«Ich bin der HERR, und sonst ist keiner! Der ich das Licht bilde und die Finsternis schaffe, den Frieden (das Wohlergehen) mache und das Unglück schaffe – ich, der HERR, bin es, der dies alles wirkt» (Jes 45,6.7).
Der eine wahre Gott ist der Ursprung aller Dinge. In vielen Religionen werden «Gut» und «Böse» oder «Licht» und «Finsternis» als einander widerstreitende ebenbürtige Mächte betrachtet. Doch Gott offenbart sich in seinem Wort hier als der, der nicht nur das Licht gebildet, sondern auch die Finsternis geschaffen hat (obwohl letzteres in 1. Mose 1,3-5 nicht ausdrücklich gesagt wird). Er macht sowohl den Frieden als auch das Unglück, denn Er ist die letzte Ursache und steht über allem.
Doch der Ausdruck: «Der ich … das Unglück (oder: das Böse) schaffe», hat schon vielen Bibellesern Kopfzerbrechen bereitet. Ist Gott denn der Ursprung des Bösen oder der Sünde? Kann Er, der zu rein von Augen ist, um Böses zu sehen (Hab 1,13), die Sünde gewollt haben, um seine Liebe und Gnade noch überwältigender erweisen zu können, wie einige meinen? Diese Möglichkeit muss absolut verneint werden. Das Böse an sich hat seinen Ursprung nicht in Gott, der Licht und Liebe ist, sondern im Willen der Geschöpfe, die sich frevelhaft gegen Gott und seine Autorität aufgelehnt haben (Hes 28,15; Röm 5,12).

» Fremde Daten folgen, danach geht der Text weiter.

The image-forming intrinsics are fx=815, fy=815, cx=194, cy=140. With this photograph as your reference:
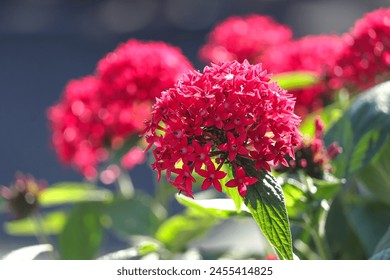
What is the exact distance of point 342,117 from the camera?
1.08 metres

Aus diesem Grund denken andere, das Unglück oder das Böse beschränke sich hier auf die Folgen der Sünde, wie beispielsweise der Tod des von David im Ehebruch gezeugten Kindes oder die Plage Israels als Strafe für die Zählung des Volkes (2. Sam 11; 12 und 24). Aber eine derart eingeengte Betrachtungsweise wird dem tiefen Gehalt dieser Worte nicht gerecht. Hatte der vollkommene und rechtschaffene Hiob gesündigt, als er sagte: «Wir sollten das Gute von Gott annehmen, und das Böse sollten wir nicht auch annehmen?» (Hiob 2,10). Er hatte zwar Furchtbares erlebt, aber nicht infolge seiner Sünden. Die Unglücksfälle, die Gott im Leben Hiobs erlaubte, dienten zur Läuterung seines Glaubens.
Unter dem «Unglück» oder dem «Bösen», das Gott schafft, ist daher auf gar keinen Fall das Böse an sich, die Sünde, zu verstehen, sondern das, was Er dem Menschen auf seinem Lebensweg begegnen lässt und was diesem aus seiner menschlichen Sicht als böse oder übel erscheint. – Wie gut ist es zu wissen, dass Gott auch in dieser Hinsicht hinter und über allem steht (Klgl 3,38; Amos 3,6; Röm 8,28).